Do you have a blogging schedule? Or is blogging something you fit in and around other things?
Dan Poynter famously once said ‘If you wait for inspiration to write you’re not a writer, you’re a waiter.‘
A modern play on that might be something like…
“If you don’t have a blogging schedule, your not a blogger, you’re a wannabe writer”
Not such clever wording, but hopefully you get the point.
You cannot have one without the other. You cannot be a blogger without a blogging schedule.
In this article, gifted writer Nic Rowen explains the importance of a creating a blogging schedule along with the 5 steps you need to take to create a rock-solid blogging schedule of your own.
Why Create A Blogging Schedule?
Pledging to write a blog is the new “I’m going to start a diet after the holidays” of broken promises.
It’s something many of us aspire to, but ultimately fail to achieve.
Some people manage to post one or two blogs, only to fall off the wagon as soon as their schedules get busy or once they’ve used up the most obvious material.
Others fail to get started at all, constantly pushing their plans to start a blog into the hazy and distant realm of “sometime.”
So how do the successful bloggers out there do it?
Do they know some extraordinary secret about writing that you don’t?
Do they have more hours in the day than you do? Nope!
All that separates the would-be bloggers of the world from the successful authors is a plan, a schedule, and a bit of self discipline.
You can do the same.
Follow the five steps below to jump start your blog, and more importantly, keep it going once its started.
#1. Make a Plan
Skyscrapers don’t happen by accident, and neither do great blogs. You don’t just start hanging steel beams or writing posts while hopping for the best, you need to plan things out from the start!
First, ask yourself why you want to write a blog.
You might be surprised how many aspiring bloggers don’t really know when you poke them about it.
Do you want to write a blog to support your business?
Are you hoping to generate traffic, interest, and build your business’ reputation through a regular blog series?
Is this going to be a money-making endeavor?
Are you hoping to make a living by writing?
Or is your blog your side-project, something you’re personally interested in and hoping to grow into something more?
Knowing your goal will help direct what kind of articles you write, what kind of structure you’ll need, and who you’ll be writing for. It gives your blog shape and direction out of the gate.
Speaking of who you’ll be writing for, do you know your audience?

EXERCISES TO COMPLETE →
a) Copy the passage of the blogging schedule article from "Pledging to write" up to and including "there do it?".
b) Condense the paragraph of the blogging schedule article that begins "Knowing your goal will help direct" into a shorter version that keeps its main points.
c) According to the blogging schedule article, what separates would-be bloggers from successful authors?

PROVIDED DATA →
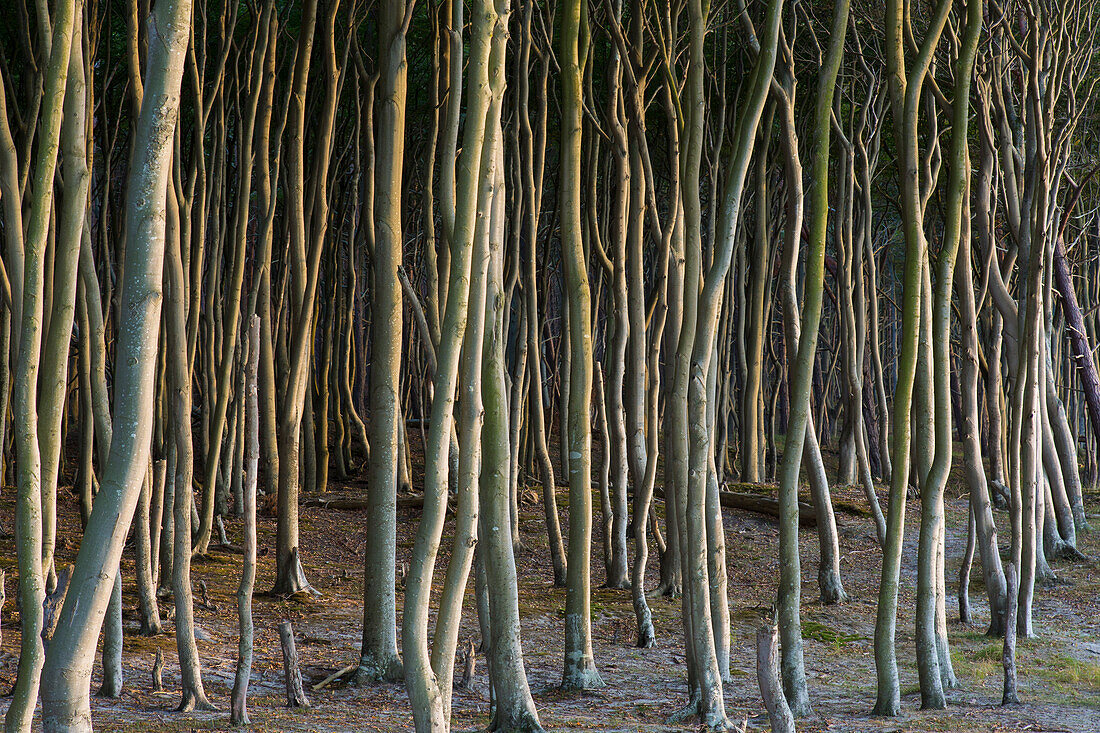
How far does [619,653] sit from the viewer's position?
15.3ft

RESPONSE LIST →
a)
Pledging to write a blog is the new “I’m going to start a diet after the holidays” of broken promises.
It’s something many of us aspire to, but ultimately fail to achieve.
Some people manage to post one or two blogs, only to fall off the wagon as soon as their schedules get busy or once they’ve used up the most obvious material.
Others fail to get started at all, constantly pushing their plans to start a blog into the hazy and distant realm of “sometime.”
So how do the successful bloggers out there do it?

b) Your goal guides the articles you write, the structure you need, and your audience, giving your blog shape and direction from the start.

c) A plan, a schedule, and a bit of self discipline.